On November 29, I also exchange email with a staff attorney who is preparing a draft where I am the primary author. Midmorning and late in the day, I skim press clips that I routinely receive. I serve as secretary of the Executive Committee of the ABA Judicial Division’s Appellate Judges Conference and I exchange email with the chair about an agenda item and minutes I circulated in anticipation of an upcoming meeting. And I make sure a meeting announcement for a conference call for The Judges’ Journal Editorial Board, on which I also serve, makes it on my calendar (I’m the worst scheduler on earth). I respond to a recommendation by another judge on how to handle a motion to reconsider and on a request that implicates the record on a pending appeal.
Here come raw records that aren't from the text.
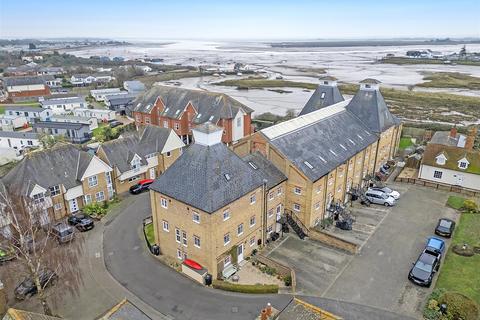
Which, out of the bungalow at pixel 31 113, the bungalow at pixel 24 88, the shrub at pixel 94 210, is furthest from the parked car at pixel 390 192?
the bungalow at pixel 24 88

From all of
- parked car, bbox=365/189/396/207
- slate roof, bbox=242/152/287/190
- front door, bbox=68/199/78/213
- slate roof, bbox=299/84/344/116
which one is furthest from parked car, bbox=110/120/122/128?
parked car, bbox=365/189/396/207

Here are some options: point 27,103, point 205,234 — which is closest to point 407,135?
point 205,234

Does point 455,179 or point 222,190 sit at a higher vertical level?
point 222,190

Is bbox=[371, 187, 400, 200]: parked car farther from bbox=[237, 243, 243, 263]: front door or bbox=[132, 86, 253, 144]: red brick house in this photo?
bbox=[132, 86, 253, 144]: red brick house

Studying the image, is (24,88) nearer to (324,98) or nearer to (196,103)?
(196,103)

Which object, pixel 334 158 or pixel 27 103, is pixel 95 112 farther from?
pixel 334 158
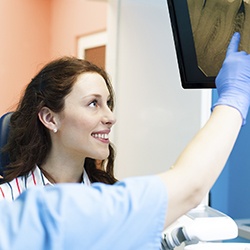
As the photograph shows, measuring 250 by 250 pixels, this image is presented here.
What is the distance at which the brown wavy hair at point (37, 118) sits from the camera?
1.77m

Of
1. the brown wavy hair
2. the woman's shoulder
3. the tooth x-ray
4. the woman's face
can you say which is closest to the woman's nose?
the woman's face

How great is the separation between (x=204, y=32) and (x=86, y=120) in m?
0.58

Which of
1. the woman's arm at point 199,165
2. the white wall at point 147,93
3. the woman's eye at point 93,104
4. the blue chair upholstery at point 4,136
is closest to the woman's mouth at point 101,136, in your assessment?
the woman's eye at point 93,104

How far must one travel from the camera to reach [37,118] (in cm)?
183

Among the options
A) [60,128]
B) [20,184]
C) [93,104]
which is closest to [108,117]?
[93,104]

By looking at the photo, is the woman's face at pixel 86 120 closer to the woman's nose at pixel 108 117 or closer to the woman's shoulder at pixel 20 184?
the woman's nose at pixel 108 117

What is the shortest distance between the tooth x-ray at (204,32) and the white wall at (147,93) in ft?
2.28

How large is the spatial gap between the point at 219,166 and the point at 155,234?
18 cm

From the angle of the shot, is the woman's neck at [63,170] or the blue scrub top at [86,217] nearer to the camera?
the blue scrub top at [86,217]

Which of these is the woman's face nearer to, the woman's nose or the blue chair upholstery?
the woman's nose

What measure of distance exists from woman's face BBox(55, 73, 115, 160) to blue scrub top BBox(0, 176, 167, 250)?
35.0 inches

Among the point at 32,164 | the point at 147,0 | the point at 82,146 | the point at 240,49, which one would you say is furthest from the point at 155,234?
the point at 147,0

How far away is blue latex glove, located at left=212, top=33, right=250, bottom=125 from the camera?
0.98 metres

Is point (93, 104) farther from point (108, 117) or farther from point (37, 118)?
point (37, 118)
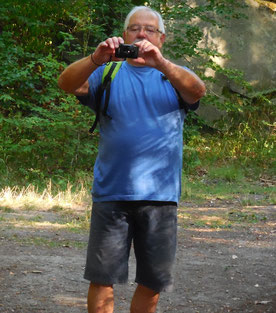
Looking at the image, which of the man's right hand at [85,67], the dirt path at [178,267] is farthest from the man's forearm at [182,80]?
the dirt path at [178,267]

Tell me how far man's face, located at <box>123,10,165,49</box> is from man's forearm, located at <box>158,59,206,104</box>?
211 mm

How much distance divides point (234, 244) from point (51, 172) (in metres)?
4.64

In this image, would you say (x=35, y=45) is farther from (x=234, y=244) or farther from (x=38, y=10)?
(x=234, y=244)

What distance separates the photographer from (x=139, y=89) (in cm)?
294

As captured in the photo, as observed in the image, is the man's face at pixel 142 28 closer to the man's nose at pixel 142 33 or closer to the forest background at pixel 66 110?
the man's nose at pixel 142 33

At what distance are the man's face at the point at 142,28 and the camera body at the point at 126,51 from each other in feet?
0.58

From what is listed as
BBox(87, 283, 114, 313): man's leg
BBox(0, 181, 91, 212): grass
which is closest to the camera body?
BBox(87, 283, 114, 313): man's leg

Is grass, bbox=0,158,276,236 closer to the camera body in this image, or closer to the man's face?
the man's face

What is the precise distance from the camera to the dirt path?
4.36 m

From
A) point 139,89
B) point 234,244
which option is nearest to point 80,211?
point 234,244

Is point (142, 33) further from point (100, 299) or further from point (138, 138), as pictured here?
point (100, 299)

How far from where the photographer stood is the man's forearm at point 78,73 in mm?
2875

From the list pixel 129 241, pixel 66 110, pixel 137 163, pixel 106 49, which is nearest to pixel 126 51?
pixel 106 49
I review some superior court statistics from October 2016 (to anticipate appellate trends in 2017) and a proposed list of cases to be assigned for calendars in February 2017 and another scheduling issue for early in February 2017. I also review an email regarding a parking issue caused by a change in personnel in our building (and parking in courthouses is always at a premium) and for digital photos for new Division One judges. Although I had applied for and been nominated for a position as a justice on the Arizona Supreme Court, I had learned the day before that I had not been selected. Accordingly, I thanked individuals I had listed in my application and those who supported me, but let them know I was not successful. I receive numerous responses on November 29, 2016, and spend some nonwork time responding to their condolences. And although I can’t recall with certainty, I’m almost positive that I ended the day by cooking dinner for my wife.
Conclusion
Not every day is like November 29, 2016. And as I noted at the beginning, every day is unique. But the common aspect of my days, these days, is they involve reading, researching, thinking, writing, and, as vice chief judge, tending to administrative issues of all types, both planned and unplanned. Serving as a judge on Division One is fabulous; it is challenging and rewarding and, at the core, involves constant learning. Things typically do not get old or tired. And even time-worn issues present a challenge to try to figure out how we can do better and more for a court that already is strong and working well. As I tell almost anyone who will listen, I enjoy weekends, and I love spending time with my family, but I also enjoy Monday mornings. Along with the rewards of serving as a judicial officer, another joy of serving on Division One is working with fabulous people, on a daily basis, who want to do their best in the administration of justice. And my hope and expectation are that this will always be the case.
The views expressed are solely those of the author and do not represent those of the Arizona Court of Appeals.
Endnotes
1. See Samuel A. Thumma, Writing Appellate Decisions: Observations of a Rookie Appellate Judge, 53 Judges’ Journal, no. 1, Winter 2014.